The Ordnance QF 3-pounder Vickers (47 mm / L50) was a British artillery piece first tested in Britain in 1903. It was used on Royal Navy warships. It was more powerful than and unrelated to the older QF 3-pounder Hotchkiss, with a propellant charge approximately twice as large, but it initially fired the same Lyddite and steel shells as the Hotchkiss.

Development 
Starting in 1904, the Royal Navy bought over 154 of these for use as anti-torpedo boat weapons on capital ships and to arm smaller ships. British production of these guns started in 1905 at Vickers and by the time production stopped in 1936 a total of 600 weapons had been made.

## Tasks for this exercise
**A)** Please rewrite the account of the QF 3-pounder Vickers gun, starting with the words containing "Development" and ending with "had been made.", and put "battleships" wherever "capital ships" appears.
**B)** Write the next part of the account of the QF 3-pounder Vickers gun, picking up after its final sentence.

## Provided material
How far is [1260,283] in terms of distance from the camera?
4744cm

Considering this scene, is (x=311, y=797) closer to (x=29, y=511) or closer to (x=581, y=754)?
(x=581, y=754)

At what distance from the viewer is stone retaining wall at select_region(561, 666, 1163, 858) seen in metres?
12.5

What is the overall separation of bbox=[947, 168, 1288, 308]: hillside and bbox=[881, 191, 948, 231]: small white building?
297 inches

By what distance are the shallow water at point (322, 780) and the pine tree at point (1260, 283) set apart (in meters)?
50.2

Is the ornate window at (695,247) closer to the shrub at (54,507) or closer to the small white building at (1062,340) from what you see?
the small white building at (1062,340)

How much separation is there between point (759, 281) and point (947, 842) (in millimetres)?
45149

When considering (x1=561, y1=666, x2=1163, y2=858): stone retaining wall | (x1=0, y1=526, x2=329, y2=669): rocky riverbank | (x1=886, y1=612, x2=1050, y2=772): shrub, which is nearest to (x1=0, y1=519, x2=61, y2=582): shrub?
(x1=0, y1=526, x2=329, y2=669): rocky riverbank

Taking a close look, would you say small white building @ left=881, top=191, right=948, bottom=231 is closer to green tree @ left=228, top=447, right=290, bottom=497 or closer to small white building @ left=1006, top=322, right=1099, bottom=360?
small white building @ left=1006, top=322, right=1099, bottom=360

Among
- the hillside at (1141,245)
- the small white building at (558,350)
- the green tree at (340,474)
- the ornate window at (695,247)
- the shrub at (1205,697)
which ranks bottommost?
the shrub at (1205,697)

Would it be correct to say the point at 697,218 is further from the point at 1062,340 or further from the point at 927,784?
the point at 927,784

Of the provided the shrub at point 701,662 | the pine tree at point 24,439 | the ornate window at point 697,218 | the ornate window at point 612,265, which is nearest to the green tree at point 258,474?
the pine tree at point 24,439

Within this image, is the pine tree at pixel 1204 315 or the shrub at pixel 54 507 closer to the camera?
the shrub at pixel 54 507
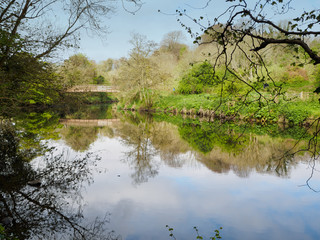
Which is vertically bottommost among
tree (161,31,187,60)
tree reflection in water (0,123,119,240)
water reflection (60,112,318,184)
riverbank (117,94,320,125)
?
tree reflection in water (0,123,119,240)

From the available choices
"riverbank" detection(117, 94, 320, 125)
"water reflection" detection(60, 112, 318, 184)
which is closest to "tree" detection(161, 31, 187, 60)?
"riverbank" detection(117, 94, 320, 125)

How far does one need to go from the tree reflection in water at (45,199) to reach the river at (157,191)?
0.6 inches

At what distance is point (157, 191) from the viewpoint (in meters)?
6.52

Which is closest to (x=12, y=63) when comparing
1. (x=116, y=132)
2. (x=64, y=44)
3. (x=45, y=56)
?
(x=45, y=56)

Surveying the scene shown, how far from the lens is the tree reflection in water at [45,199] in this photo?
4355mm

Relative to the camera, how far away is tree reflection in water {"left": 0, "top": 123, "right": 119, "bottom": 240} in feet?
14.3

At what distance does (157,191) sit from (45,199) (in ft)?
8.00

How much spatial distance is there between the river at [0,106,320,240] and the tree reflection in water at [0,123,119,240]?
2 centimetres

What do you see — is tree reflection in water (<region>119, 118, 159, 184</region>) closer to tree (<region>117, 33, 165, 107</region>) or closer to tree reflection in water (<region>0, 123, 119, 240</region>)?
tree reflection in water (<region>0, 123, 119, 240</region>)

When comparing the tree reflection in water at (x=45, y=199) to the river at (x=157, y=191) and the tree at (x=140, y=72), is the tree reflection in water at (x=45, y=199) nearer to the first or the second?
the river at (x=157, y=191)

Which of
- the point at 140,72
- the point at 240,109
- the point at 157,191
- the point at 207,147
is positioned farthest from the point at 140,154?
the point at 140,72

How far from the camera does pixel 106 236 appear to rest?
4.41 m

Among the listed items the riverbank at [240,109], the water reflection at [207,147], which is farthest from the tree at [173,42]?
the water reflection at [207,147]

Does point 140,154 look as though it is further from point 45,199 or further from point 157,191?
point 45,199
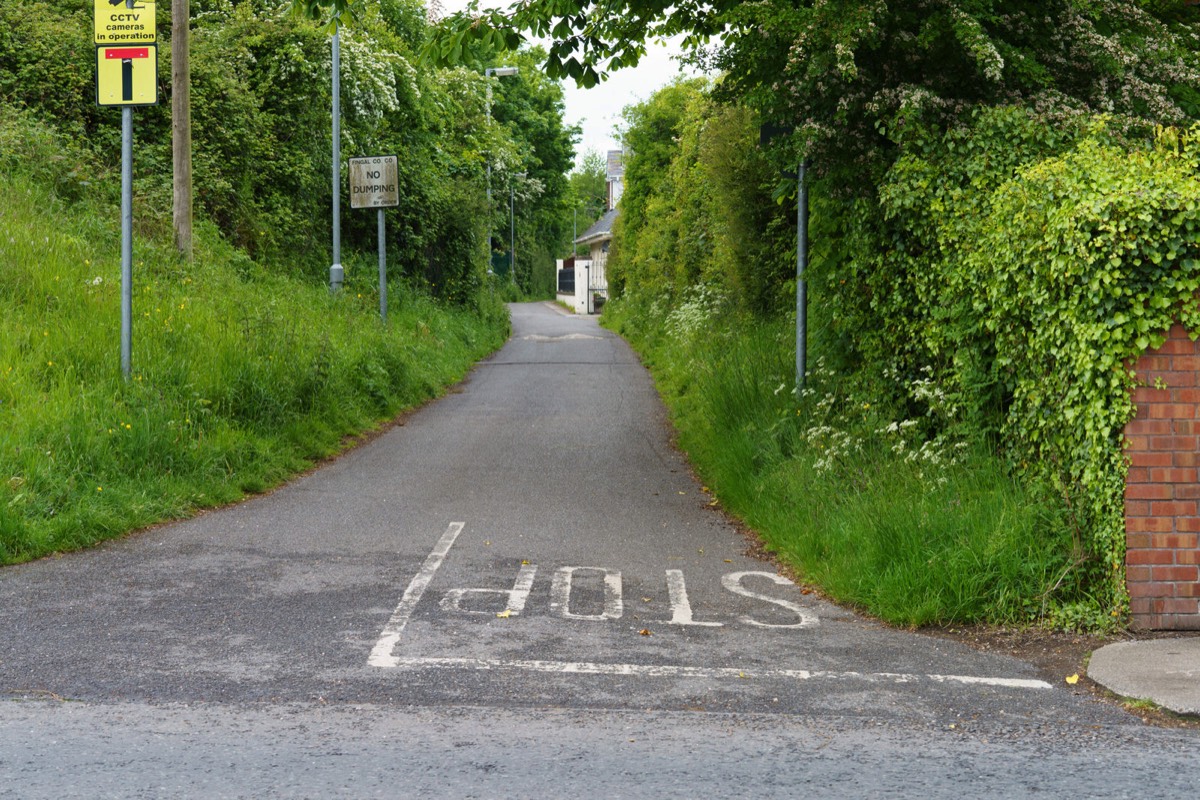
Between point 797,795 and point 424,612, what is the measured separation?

## Answers for the tasks
**A)**
Development 
Starting in 1904, the Royal Navy bought over 154 of these for use as anti-torpedo boat weapons on battleships and to arm smaller ships. British production of these guns started in 1905 at Vickers and by the time production stopped in 1936 a total of 600 weapons had been made.

**B)**
Royal Navy use 

By 1911 about 193 guns of this type were in service, and they became standard equipment in the Royal Navy until 1915.  In that year, service during the First World War proved these weapons to be ineffective and they were quickly removed from most of the larger ships, some were mounted in armoured lorries as the main armaments of the Pierce-Arrow and Seabrook armoured lorries.  During the interwar years they were widely used to arm light ships and river craft.  A number of them were converted into anti-aircraft guns and by 1927 at least 62 guns had been converted.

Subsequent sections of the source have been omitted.